According to the report, it was not possible for the church, or for anyone, to identify abusive priests in advance. The report said that priests who abuse minors have no particular “psychological characteristics,” “developmental histories” or “mood disorders” that distinguished them from priests who had not abused. In other words, the bishops want the public to let them off the hook because there was nothing they could do to prevent this atrocity. Well, I do not believe that for a moment. I remember the grilling we received when I entered the seminary, and if the church had continued that form of screening there might have been fewer priests but there also would have been far fewer pedophiles.

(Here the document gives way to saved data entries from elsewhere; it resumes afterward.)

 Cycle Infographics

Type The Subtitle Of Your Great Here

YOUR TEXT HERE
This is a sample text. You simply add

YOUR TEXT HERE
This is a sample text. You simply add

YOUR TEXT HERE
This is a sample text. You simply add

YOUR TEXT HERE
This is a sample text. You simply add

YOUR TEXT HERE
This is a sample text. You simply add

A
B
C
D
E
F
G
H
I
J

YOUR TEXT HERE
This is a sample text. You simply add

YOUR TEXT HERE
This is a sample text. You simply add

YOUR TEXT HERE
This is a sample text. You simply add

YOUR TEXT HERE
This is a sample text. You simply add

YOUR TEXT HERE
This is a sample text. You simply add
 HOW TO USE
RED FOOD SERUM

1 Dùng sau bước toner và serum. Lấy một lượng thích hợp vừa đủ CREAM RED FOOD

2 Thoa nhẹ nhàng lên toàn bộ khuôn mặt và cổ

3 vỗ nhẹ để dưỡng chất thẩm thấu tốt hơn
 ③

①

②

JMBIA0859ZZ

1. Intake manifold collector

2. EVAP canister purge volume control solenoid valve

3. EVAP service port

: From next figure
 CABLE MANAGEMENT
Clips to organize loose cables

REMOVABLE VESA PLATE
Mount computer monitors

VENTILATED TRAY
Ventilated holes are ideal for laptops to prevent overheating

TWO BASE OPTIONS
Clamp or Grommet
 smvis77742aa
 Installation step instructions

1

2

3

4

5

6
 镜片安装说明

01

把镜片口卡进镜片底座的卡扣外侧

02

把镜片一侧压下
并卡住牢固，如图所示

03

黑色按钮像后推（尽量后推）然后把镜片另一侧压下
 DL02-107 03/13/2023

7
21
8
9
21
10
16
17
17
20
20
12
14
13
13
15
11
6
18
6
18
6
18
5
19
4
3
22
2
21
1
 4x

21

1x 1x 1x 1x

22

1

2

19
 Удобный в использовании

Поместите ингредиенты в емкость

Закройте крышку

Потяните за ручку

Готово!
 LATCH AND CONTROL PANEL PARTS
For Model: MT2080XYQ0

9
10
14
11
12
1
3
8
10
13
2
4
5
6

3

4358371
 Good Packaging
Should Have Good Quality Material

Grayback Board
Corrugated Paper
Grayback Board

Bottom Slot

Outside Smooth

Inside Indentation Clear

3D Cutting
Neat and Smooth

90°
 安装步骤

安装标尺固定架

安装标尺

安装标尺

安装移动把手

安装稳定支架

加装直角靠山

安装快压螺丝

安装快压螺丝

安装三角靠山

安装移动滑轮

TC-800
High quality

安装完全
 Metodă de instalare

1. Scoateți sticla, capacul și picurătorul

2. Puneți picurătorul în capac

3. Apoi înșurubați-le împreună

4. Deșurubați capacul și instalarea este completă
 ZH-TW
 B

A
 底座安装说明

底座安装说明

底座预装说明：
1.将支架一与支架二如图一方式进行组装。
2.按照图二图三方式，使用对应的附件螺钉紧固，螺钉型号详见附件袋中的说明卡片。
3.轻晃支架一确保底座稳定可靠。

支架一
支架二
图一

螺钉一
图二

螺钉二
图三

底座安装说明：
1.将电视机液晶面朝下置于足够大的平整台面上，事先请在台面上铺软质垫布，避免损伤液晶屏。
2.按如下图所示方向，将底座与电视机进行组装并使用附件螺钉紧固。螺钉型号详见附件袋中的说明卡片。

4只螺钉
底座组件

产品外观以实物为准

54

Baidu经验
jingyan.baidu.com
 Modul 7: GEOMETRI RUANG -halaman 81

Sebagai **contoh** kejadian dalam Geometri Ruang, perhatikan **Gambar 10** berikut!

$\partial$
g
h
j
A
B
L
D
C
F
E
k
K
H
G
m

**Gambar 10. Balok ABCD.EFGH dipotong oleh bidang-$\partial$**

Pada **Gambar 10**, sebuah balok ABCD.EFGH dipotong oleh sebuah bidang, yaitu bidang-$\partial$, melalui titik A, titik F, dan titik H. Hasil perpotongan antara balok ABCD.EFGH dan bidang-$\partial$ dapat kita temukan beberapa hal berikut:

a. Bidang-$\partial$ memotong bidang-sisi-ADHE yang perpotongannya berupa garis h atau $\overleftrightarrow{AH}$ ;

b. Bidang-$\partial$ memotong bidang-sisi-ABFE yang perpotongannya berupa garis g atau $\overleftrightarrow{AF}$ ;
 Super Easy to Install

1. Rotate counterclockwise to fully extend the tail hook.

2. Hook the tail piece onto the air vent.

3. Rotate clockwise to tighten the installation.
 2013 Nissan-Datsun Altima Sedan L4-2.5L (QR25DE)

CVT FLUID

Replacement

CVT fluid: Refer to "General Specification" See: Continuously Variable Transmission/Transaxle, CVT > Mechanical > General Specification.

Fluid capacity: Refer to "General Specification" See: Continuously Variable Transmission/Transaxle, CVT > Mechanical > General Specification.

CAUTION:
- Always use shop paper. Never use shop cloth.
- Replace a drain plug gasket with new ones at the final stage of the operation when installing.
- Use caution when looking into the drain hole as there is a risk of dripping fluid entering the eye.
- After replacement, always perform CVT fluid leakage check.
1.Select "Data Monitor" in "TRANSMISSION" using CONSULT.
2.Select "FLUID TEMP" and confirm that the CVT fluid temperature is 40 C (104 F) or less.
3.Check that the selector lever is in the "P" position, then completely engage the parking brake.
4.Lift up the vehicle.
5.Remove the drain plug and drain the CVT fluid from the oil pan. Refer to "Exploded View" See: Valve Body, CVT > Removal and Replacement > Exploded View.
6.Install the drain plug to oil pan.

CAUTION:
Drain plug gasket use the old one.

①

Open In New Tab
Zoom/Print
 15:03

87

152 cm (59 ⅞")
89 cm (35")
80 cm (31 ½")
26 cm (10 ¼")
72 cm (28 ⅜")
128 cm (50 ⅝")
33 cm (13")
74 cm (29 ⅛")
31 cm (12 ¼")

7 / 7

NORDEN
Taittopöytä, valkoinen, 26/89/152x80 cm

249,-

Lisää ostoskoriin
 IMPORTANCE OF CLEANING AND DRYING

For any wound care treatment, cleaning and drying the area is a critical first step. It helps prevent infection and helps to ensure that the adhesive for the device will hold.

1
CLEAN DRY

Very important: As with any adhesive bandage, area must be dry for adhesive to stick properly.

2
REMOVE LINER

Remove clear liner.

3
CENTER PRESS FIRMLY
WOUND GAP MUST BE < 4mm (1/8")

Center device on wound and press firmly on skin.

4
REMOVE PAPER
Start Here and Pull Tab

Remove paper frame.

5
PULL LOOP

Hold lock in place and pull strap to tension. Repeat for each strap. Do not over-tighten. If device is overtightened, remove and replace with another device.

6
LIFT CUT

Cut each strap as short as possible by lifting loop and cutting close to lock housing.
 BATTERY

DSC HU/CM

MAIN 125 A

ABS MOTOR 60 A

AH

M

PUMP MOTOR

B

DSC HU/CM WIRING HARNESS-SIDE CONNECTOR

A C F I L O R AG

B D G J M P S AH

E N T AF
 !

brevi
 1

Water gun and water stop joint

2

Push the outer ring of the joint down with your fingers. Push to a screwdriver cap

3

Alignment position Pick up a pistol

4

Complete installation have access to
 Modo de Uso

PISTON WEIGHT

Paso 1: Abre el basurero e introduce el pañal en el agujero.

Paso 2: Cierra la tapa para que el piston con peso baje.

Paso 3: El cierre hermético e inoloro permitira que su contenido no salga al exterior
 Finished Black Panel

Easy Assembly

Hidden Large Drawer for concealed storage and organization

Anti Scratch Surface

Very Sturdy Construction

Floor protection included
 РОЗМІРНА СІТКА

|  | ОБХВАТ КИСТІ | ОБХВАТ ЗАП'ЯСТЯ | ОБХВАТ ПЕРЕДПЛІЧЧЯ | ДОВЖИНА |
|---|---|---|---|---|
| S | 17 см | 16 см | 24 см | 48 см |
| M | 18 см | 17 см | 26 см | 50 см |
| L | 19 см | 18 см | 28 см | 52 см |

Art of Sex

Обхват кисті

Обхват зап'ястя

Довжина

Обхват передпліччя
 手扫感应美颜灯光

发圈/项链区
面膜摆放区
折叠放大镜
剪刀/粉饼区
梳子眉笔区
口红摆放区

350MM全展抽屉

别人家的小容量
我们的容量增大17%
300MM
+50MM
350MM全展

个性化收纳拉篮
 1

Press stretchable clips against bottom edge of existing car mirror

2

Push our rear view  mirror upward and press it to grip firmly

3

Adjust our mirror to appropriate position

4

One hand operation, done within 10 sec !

More important, the actions taken by the bishops after learning about the sex abuse of children were unconscionable. Instead of reporting these offenders to the police, the bishops sent them to internal programs run by the church. After treatment, the pedophiles were transferred to other parishes where many of them continued their predatory behavior toward young boys. Basically, the bishops committed the crime of aiding and abetting in the commission of felonies. In legal terms it is called “compounding a felony.” The bishops should have been sent to prison. The only reason they were not jailed is that the scandal did not break until years after much of the abuse was conducted and somehow the bishops received special treatment from the law because of their positions in society.

I suspect that there was more than one motive for the cover-up by the bishops of these crimes. Obviously, the bishops did not want to see the priests being hauled before the courts with the accompanying bad publicity for the Church. Also, they obviously felt that the Church could not afford to lose more priests from its already thinning ranks. But one further motive may have prevailed. I suspect that large numbers of bishops were also themselves pedophiles who understood the sexual drives of these priests and wanted to protect them.

One would think that an organization dedicated to religion, holiness, worship, and truth, would have the decency to come clean about this scandal. Instead, this report shows the Church for what it really is. There is nothing holy about the Holy Catholic Church.